Meeting and Greeting the Crusaders in Africa
These days the so-called scramble for Africa runs through Mali, and in two directions. As the British, the Italians, the Germans, the Spanish, the Dutch, the Belgians and the Danish follow the French into northwest Africa, the Africans rush up to meet them, as if these white people were old friends coming to visit, again. Cargo planes ferry French fighters and equipment into the Mali desert, where they search for jihadists—Muslim fighters that are politically indistinguishable from the ones the Europeans and the Americans backed in Libya, and are now arming, in Syria.
If the Mali operation takes much longer—which it certainly will—the United States will assume much of the airlift duties, since no other nation in the world has the capacity to resupply a long war on the African continent. Cracking northern Africa wide open is a job for a superpower—which is fine with the Americans. Don Yamamoto, the deputy assistant secretary of state for African affairs, was hanging around the African Union meeting in Ethiopia, where African officials were handing out orders and directives to other Africans, as if they were actually in charge of something. Yamamoto predicted that “it could take several years” for the Mali mission to be completed. “This is only the first phase,” he said. So, what is that mission? Will it take the combined forces of the United States, France, much of the rest of NATO, and of soldiers from all over Africa to defeat, at most, a few thousand jihadists in a treeless desert? Do the Europeans and the Americans really have to stay so long?

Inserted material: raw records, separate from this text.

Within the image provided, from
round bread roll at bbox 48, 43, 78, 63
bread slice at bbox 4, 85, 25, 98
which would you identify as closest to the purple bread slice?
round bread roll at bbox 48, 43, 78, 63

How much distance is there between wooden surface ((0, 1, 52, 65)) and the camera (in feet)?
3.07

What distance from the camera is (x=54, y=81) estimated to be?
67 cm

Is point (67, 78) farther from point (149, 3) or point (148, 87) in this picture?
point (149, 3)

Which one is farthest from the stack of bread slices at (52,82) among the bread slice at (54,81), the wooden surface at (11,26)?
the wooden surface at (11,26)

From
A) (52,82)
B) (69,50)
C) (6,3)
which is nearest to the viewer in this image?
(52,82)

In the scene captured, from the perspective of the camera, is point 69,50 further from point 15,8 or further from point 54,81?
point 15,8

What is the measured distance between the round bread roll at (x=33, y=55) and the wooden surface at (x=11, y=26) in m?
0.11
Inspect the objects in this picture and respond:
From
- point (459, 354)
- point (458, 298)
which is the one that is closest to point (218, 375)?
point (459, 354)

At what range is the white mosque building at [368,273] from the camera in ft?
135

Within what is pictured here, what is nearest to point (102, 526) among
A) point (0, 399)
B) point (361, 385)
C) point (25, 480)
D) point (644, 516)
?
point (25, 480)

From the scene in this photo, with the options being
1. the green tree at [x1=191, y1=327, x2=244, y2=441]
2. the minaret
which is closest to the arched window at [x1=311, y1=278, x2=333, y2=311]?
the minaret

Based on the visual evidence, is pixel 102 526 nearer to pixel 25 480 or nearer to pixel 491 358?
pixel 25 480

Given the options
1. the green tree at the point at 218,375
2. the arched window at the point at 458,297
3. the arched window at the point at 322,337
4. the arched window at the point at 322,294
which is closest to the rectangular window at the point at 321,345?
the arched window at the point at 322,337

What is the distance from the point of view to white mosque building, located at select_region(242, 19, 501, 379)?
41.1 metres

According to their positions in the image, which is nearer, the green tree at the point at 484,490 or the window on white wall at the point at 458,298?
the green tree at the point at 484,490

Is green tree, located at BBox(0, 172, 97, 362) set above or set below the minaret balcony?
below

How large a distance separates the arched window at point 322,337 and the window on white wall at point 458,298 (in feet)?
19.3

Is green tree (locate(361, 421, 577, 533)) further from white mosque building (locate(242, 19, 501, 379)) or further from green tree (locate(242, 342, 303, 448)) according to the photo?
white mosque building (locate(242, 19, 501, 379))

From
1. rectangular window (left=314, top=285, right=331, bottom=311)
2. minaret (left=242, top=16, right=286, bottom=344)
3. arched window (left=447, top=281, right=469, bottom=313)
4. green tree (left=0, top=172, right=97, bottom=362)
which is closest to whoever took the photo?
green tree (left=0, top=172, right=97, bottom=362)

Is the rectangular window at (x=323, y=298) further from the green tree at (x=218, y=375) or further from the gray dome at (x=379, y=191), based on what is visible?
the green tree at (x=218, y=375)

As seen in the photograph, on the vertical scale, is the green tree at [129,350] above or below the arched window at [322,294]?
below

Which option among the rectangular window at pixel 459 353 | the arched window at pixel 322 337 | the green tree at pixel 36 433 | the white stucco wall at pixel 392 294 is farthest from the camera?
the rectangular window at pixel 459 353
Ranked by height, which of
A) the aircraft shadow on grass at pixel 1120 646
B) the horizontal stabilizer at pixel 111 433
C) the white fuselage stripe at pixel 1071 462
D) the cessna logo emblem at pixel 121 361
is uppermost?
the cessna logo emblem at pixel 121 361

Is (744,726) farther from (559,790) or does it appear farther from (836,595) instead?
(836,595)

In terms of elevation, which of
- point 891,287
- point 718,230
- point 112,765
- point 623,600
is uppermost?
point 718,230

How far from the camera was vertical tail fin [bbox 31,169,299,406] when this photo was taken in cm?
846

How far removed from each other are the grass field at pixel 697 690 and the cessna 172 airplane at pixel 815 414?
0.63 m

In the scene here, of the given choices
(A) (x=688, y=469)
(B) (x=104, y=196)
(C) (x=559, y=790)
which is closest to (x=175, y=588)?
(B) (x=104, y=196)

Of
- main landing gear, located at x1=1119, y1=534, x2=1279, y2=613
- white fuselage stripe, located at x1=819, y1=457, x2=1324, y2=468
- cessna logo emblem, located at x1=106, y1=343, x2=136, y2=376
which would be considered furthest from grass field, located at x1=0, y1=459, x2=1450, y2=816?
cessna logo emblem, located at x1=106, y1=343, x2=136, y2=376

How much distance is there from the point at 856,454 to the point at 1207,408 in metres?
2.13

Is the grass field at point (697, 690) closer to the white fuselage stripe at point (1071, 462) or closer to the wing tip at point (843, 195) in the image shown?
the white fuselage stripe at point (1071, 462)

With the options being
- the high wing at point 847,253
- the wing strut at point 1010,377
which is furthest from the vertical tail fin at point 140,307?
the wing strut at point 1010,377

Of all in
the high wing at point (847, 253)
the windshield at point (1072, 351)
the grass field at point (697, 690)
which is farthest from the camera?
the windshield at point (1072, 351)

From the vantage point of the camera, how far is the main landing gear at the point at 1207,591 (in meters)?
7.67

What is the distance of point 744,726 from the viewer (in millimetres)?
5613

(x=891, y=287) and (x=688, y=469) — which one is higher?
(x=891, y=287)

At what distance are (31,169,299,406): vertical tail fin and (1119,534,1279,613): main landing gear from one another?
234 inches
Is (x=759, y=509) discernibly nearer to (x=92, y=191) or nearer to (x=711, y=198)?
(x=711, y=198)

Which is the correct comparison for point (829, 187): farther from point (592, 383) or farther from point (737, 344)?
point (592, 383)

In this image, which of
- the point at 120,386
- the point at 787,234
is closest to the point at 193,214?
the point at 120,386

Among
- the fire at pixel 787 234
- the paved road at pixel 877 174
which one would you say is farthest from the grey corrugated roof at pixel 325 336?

Oh yes, said deputy secretary Yamamoto. He claims, “A lot of the rebel groups that are now fighting in the region were under Gaddafi’s troops.” Ah, so that’s how the U.S. will tell the story.
It’s true that many Tuareg nationalists seeking independence for their homeland in northern Mali worked with Gaddafi’s security forces, and emerged from Libya heavily armed. But, no sooner had the secular Tuareg rebellion begun than it was overwhelmed by Muslim fundamentalists—jihadists who were Gaddafi’s sworn enemies. The jihadists, many of them foreigners, could be run out of the cities of Mali and militarily contained with little effort. But, the Tuaregs live there, and always have. It is, therefore, necessary for the United States to claim that the entire Tuareg people—several million of them—are infested with jihadism, and that this will require a long-term Euro-American presence in Mali and the region.
The French are leading the charge into the desert in Mali, but the U.S. has much bigger plans for Africa. Deputy secretary Yamamoto told reporters that the U.S. would like to see the Mali operation evolve into an African-led affair, like the African Union mission in Somalia. However, although 17,000 Africans do the fighting in Somalia, the operation is actually run by the U.S. military and the CIA, and paid for largely by the Americans.
AFRICOM is now assisting six of Mali’s regional neighbors—Niger, Chad, Nigeria, Senegal, Burkina Faso and Togo—with their transport and equipment needs for the fighting ahead. Those countries’ militaries will always want American guns and financing—which means AFRICOM will never leave. At least, that’s the plan.